Copy out all of the data below word for word, and leave the pictures out of your answer.

################

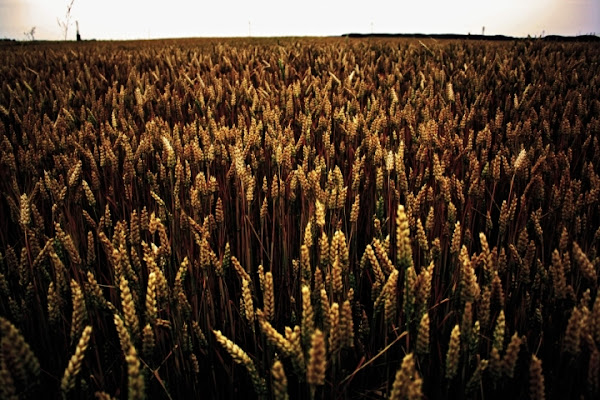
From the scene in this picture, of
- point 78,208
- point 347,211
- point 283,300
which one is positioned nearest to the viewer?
point 283,300

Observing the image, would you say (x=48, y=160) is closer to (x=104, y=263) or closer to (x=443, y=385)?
(x=104, y=263)

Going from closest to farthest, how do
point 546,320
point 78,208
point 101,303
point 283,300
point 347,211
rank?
point 101,303, point 546,320, point 283,300, point 78,208, point 347,211

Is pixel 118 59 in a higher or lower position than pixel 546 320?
higher

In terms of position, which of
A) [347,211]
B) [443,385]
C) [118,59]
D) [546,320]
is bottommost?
[443,385]

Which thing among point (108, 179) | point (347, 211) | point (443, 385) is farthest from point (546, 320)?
point (108, 179)

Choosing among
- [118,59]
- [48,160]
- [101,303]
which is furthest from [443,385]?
[118,59]

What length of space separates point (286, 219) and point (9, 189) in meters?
1.16

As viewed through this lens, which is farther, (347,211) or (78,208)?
(347,211)

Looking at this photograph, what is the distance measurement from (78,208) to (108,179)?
49cm

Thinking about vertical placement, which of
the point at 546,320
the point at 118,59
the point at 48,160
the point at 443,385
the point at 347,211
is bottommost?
the point at 443,385

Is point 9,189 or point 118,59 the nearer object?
point 9,189

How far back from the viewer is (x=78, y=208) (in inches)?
56.4

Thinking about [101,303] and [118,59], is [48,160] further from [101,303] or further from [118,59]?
[118,59]

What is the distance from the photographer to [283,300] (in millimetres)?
1214
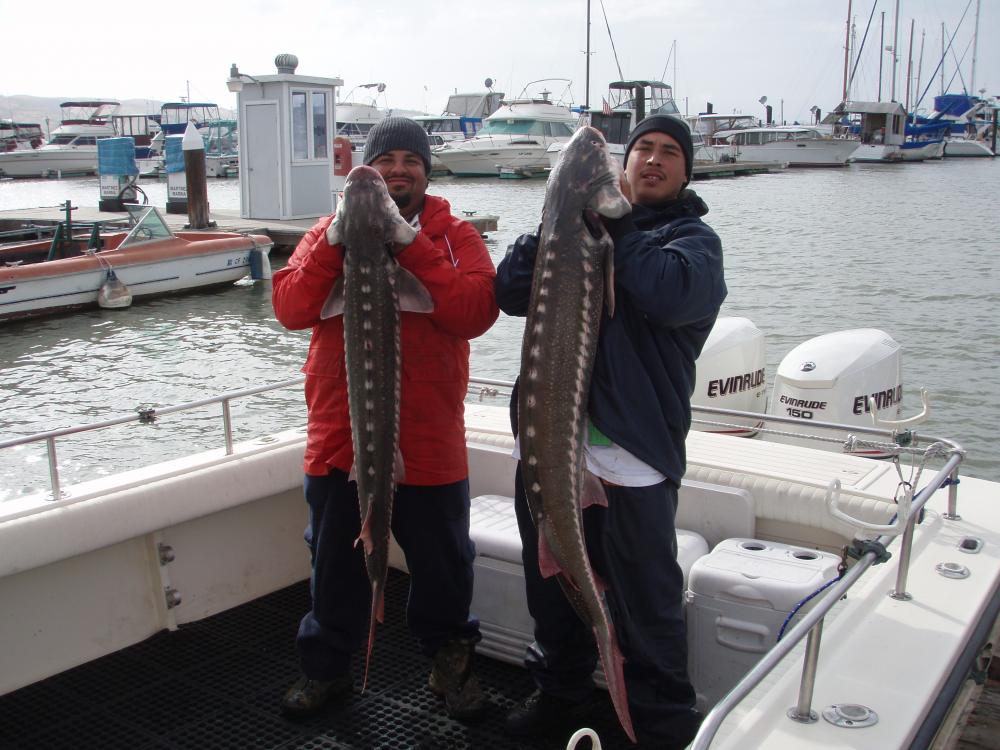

################

• _IN RESPONSE_:
From the scene in this picture, of
- point 78,208
- point 347,211
- point 283,300
which one is positioned nearest to the viewer?
point 283,300

Observing the image, would you say (x=48, y=160) is closer to (x=104, y=263) or closer to (x=443, y=385)?
(x=104, y=263)

Going from closest to farthest, how do
point 546,320
point 78,208
point 101,303
point 283,300
point 347,211
rank?
point 101,303, point 546,320, point 283,300, point 78,208, point 347,211

Is pixel 118 59 in a higher or lower position than pixel 546 320?
higher

In terms of position, which of
A) [347,211]
B) [443,385]
C) [118,59]
D) [546,320]
is bottommost?
[443,385]

Which thing among point (108, 179) | point (347, 211) | point (443, 385) is farthest from point (546, 320)?
point (108, 179)

Choosing among
- [118,59]
- [48,160]
- [101,303]
which is furthest from [443,385]?
[118,59]

What length of space separates point (286, 219) and point (9, 189) in meters?
1.16

As viewed through this lens, which is farther, (347,211) or (78,208)?
(347,211)

Looking at this photograph, what is the distance measurement from (78,208) to (108,179)?
49cm

Thinking about vertical placement, which of
the point at 546,320
the point at 118,59
the point at 48,160
the point at 443,385
the point at 347,211
is bottommost?
the point at 443,385

Is point 9,189 or point 118,59 the nearer object?
point 9,189

How far back from the viewer is (x=78, y=208) (in inches)?
56.4

Thinking about [101,303] and [118,59], is [48,160] further from [101,303] or further from [118,59]?
[118,59]

What is the distance from the photographer to [283,300] (in millimetres)?
1214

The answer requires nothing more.